**Given problem:**
Edit the listing below by changing every "pixel" to "position", and leave all other text unchanged.

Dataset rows
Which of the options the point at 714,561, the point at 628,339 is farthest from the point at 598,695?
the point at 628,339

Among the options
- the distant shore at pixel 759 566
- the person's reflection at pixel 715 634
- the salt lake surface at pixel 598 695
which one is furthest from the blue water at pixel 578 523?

**Complete output:**
Which of the options the point at 714,561, the point at 628,339 is farthest from the point at 598,695?
the point at 628,339

Among the options
- the distant shore at position 759 566
- the person's reflection at position 715 634
- the salt lake surface at position 598 695
which one is furthest from the blue water at position 578 523?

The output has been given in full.